"Marco Polo" und mehr- jetzt auch ohne Netflix-Account

Foto: Netflix / Phil Bray

Es ist gerade mal ein Jahr her, da war es noch "kurios", dass Amazon für die Netflix-Serie "House of Cards" Werbung betrieb. Denn irgendwie ist man ja immer in diesem eingleisigen Konkurrenzdenken gefangen und Präsident Underwood gehört nun einmal nicht zu den "Originalen" von Amazon. Ja, aber verkaufen können sie ihn natürlich, wenn Netflix das möglich macht. Und nicht nur in der "realen" materiellen Welt, also zum Beispiel als DVD oder BlueRay. Sondern auch modern digital, also als Stream.

Mittlerweile ist das ganz normal und Alltag. Die erste Staffel "Marco Polo" ist bei Amazon käuflich zu erwerben und das wird auch wieder von Amazon beworben. Denn Konkurrenten wie "Maxdome", Google Play, Juke oder Sony's PlayStation Store verkaufen ihn auch. Eine Kundenbewertung hat die Serie bei Amazon noch nicht. Vielleicht gibt es erst wenige Kunden, es gibt auch Gründe, warum das vermutlich so bleibt..

Das ist aber nicht so wichtig. Netflix hat mehr Serien, immer mehr Serien und jetzt auch immer mehr Filme- der Bau des Todessterns schreitet voran. Die Produktions-Maschine wächst weiter und bei der Refinanzierung schauen alle immer nur auf die Abonnenten-Zahlen.

Okay, die Einnahmen aus anderen Quellen als dem Abonnement dürften bei Netflix im Vergleich noch sehr gering sein. Aber mittlerweile bringt man, natürlich sehr vorsichtig, um den Wert des Abonnements nicht zu schmälern, Inhalt um Inhalt auch in den freien Verkauf. So sind zum Beispiel auch drei Staffeln vom Netflix-Hit "Orange Is the New Black" überall zu haben.
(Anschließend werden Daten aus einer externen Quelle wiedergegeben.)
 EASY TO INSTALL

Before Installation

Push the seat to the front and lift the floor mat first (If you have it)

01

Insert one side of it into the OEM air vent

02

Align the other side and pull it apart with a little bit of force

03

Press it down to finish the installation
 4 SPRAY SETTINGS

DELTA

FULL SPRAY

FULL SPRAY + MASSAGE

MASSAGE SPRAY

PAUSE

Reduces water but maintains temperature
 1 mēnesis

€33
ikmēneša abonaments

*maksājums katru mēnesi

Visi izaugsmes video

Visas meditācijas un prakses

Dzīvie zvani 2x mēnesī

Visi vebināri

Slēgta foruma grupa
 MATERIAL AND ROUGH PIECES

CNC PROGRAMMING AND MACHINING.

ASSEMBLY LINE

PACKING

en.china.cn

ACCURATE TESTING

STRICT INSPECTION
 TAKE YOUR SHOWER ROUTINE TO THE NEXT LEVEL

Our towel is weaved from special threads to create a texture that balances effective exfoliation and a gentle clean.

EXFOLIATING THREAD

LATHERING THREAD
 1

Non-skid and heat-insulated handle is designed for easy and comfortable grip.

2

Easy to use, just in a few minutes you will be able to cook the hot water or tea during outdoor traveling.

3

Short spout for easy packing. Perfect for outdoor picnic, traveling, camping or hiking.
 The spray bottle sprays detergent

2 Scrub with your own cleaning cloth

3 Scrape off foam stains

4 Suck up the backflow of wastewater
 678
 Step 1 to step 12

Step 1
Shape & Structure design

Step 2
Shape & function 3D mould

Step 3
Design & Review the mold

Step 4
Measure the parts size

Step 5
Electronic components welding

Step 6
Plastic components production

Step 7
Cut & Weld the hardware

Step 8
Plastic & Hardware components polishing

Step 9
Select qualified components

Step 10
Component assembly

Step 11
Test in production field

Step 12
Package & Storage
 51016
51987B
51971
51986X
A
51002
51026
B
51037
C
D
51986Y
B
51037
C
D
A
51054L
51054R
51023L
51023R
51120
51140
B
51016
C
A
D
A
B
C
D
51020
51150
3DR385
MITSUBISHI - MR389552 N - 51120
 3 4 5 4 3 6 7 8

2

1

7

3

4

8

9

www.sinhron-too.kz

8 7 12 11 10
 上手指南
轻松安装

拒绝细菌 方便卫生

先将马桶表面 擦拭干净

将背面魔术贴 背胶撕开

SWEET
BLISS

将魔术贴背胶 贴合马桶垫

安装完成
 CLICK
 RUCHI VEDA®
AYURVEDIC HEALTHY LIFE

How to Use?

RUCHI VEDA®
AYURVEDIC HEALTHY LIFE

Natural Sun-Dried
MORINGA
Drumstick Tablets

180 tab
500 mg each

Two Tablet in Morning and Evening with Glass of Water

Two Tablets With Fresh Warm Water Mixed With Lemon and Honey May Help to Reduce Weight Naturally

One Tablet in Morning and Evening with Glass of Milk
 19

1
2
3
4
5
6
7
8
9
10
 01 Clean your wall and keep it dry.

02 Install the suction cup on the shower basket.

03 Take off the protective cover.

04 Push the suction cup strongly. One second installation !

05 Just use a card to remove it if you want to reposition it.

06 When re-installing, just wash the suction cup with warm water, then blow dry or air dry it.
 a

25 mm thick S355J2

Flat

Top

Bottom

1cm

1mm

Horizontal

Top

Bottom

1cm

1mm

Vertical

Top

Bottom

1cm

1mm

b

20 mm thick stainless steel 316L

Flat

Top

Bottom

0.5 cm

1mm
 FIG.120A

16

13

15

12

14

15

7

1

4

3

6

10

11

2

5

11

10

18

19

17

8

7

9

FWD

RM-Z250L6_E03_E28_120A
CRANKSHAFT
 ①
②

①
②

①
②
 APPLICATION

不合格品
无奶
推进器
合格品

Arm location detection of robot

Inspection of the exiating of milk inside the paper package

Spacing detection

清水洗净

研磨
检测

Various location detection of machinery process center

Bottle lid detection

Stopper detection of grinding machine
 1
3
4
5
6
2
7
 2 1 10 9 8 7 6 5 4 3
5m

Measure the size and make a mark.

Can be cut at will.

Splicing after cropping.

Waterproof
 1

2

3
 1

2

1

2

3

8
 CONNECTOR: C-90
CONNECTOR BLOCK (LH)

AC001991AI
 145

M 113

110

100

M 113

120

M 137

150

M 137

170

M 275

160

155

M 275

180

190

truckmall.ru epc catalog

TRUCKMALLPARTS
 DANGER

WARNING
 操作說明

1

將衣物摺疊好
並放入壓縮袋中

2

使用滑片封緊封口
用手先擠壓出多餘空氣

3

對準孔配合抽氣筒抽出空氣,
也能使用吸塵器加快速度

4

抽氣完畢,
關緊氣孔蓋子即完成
Die "Narcos" noch nicht. Es ist aber wohl nur eine Frage der Zeit.

Noch ist über bestimmte Ausnahmen hinaus kein Fall bekannt- aber auch die Lizensierung älteren Netflix-Materials an das gute alte Fernsehen erscheint für die Zukunft möglich. Ja, ich halte sie sogar für sicher.

Wenn man einmal überlegt, was der schnell wachsende Bestand an qualitativ guten Inhalten in den Archiven zukünftig zu den Netflix-Einnahmen beitragen könnte- erst dann erahnt man die Größe dessen, was da gerade entsteht. Denn auch die Abonnenten könnten davon profitieren- ganz einfach, weil dann möglicherweise noch mehr Geld für neue Produktionen zur Verfügung steht.

Neben den Serien-Hits wächst da vor allem auch mit Spielfilmen wie "iBoy" noch ein riesiges Potential.